## Problem to work on:
Which lines of the records contain the word "https"? Copy each one.

··· Listed entries ···

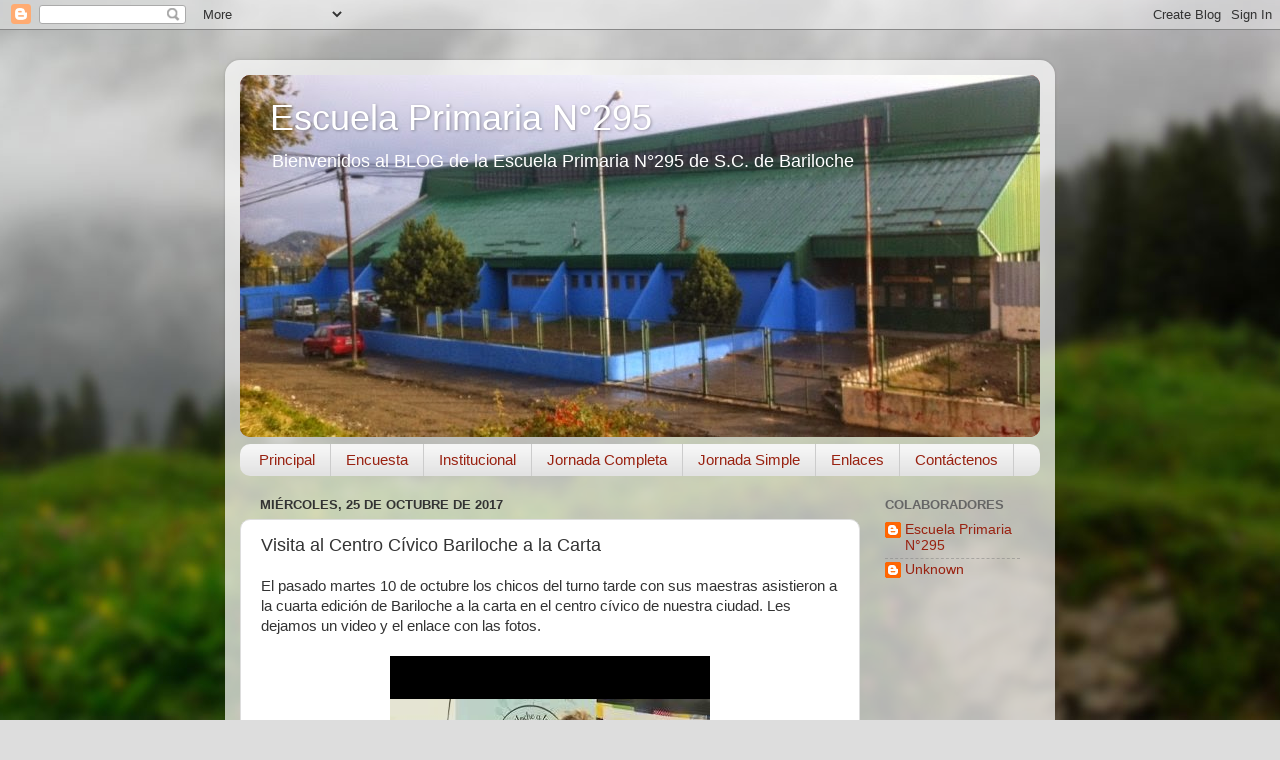

--- FILE ---
content_type: text/html; charset=UTF-8
request_url: https://www.blogger.com/video.g?token=AD6v5dw3FWIroWGms6K13wcplJ0RM150Dkyy6Vi7zH_OO14oQLCj_M0lhckf2VSnWRf7QDlBmCWaiFXW_CuNy_M5er-ynrBGdUE7PiOvWZR8wcban0ojmiRowrQeCDFGn0HpNoBIiw
body_size: 411
content:
<!DOCTYPE HTML PUBLIC "-//W3C//DTD HTML 4.01//EN" "http://www.w3.org/TR/html4/strict.dtd"><html dir="ltr"><head><style type="text/css">
        body,
        .main,
        #videocontainer,
        .thumbnail-holder,
        .play-button {
          background: black;
          height: 100vh;
          margin: 0;
          overflow: hidden;
          position: absolute;
          width: 100%;
        }

        #videocontainer.type-BLOGGER_UPLOADED .thumbnail-holder {
          background-size: contain;
        }

        .thumbnail-holder {
          background-repeat: no-repeat;
          background-position: center;
          z-index: 10;
        }

        .play-button {
          background: url('https://www.gstatic.com/images/icons/material/system/1x/play_arrow_white_48dp.png') rgba(0,0,0,0.1) no-repeat center;
          cursor: pointer;
          display: block;
          z-index: 20;
        }
      </style>
<script type="text/javascript">
        var VIDEO_CONFIG = {"thumbnail":"https://i9.ytimg.com/vi_blogger/mBjwU_uKAfI/1.jpg?sqp=CPTdtcsGGPDEAfqGspsBBgjAAhC0AQ&rs=AMzJL3lgqUguzPTVy5txfywJYKee4blbXA","iframe_id":"BLOGGER-video-9818f053fb8a01f2-675","allow_resize":false,"streams":[{"play_url":"https://rr1---sn-5uaeznly.googlevideo.com/videoplayback?expire=1768808308&ei=9G5tacquN4Tt_tcP99OrkAI&ip=3.142.73.121&id=9818f053fb8a01f2&itag=18&source=blogger&xpc=Egho7Zf3LnoBAQ%3D%3D&cps=0&met=1768779508,&mh=Ic&mm=31&mn=sn-5uaeznly&ms=au&mv=u&mvi=1&pl=21&rms=au,au&susc=bl&eaua=J4u3jgVranU&mime=video/mp4&vprv=1&rqh=1&dur=146.842&lmt=1699933613901677&mt=1768778693&txp=0011224&sparams=expire,ei,ip,id,itag,source,xpc,susc,eaua,mime,vprv,rqh,dur,lmt&sig=AJfQdSswRAIgTqnw0y1qLPszYPaaskW00FewoTKKcH6l3W5pR0_HcakCICEf9WoeG7nIPJNe_NBDyFlvc5Mi1tk4muJmDUtpXM5n&lsparams=cps,met,mh,mm,mn,ms,mv,mvi,pl,rms&lsig=APaTxxMwRQIhAKi_86M4ik9tgeuC--b8AR14y3_v-Tidkldvtan9jHlGAiB8Jo5HWfF07od-QDhNvJa75Pq9vkM4Mn9g73avuQTx9w%3D%3D","format_id":18}]}
      </script></head>
<body><div class="main"><div id="videocontainer" class="type-BLOGGER_UPLOADED"><div class="thumbnail-holder"></div>
<div class="play-button"></div></div></div>
<script type="text/javascript" src="https://www.blogger.com/static/v1/jsbin/3245339219-video_compiled.js"></script>
</body></html>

···

## Result of the task:
request_url: https://www.blogger.com/video.g?token=AD6v5dw3FWIroWGms6K13wcplJ0RM150Dkyy6Vi7zH_OO14oQLCj_M0lhckf2VSnWRf7QDlBmCWaiFXW_CuNy_M5er-ynrBGdUE7PiOvWZR8wcban0ojmiRowrQeCDFGn0HpNoBIiw
          background: url('https://www.gstatic.com/images/icons/material/system/1x/play_arrow_white_48dp.png') rgba(0,0,0,0.1) no-repeat center;
        var VIDEO_CONFIG = {"thumbnail":"https://i9.ytimg.com/vi_blogger/mBjwU_uKAfI/1.jpg?sqp=CPTdtcsGGPDEAfqGspsBBgjAAhC0AQ&rs=AMzJL3lgqUguzPTVy5txfywJYKee4blbXA","iframe_id":"BLOGGER-video-9818f053fb8a01f2-675","allow_resize":false,"streams":[{"play_url":"https://rr1---sn-5uaeznly.googlevideo.com/videoplayback?expire=1768808308&ei=9G5tacquN4Tt_tcP99OrkAI&ip=3.142.73.121&id=9818f053fb8a01f2&itag=18&source=blogger&xpc=Egho7Zf3LnoBAQ%3D%3D&cps=0&met=1768779508,&mh=Ic&mm=31&mn=sn-5uaeznly&ms=au&mv=u&mvi=1&pl=21&rms=au,au&susc=bl&eaua=J4u3jgVranU&mime=video/mp4&vprv=1&rqh=1&dur=146.842&lmt=1699933613901677&mt=1768778693&txp=0011224&sparams=expire,ei,ip,id,itag,source,xpc,susc,eaua,mime,vprv,rqh,dur,lmt&sig=AJfQdSswRAIgTqnw0y1qLPszYPaaskW00FewoTKKcH6l3W5pR0_HcakCICEf9WoeG7nIPJNe_NBDyFlvc5Mi1tk4muJmDUtpXM5n&lsparams=cps,met,mh,mm,mn,ms,mv,mvi,pl,rms&lsig=APaTxxMwRQIhAKi_86M4ik9tgeuC--b8AR14y3_v-Tidkldvtan9jHlGAiB8Jo5HWfF07od-QDhNvJa75Pq9vkM4Mn9g73avuQTx9w%3D%3D","format_id":18}]}
<script type="text/javascript" src="https://www.blogger.com/static/v1/jsbin/3245339219-video_compiled.js"></script>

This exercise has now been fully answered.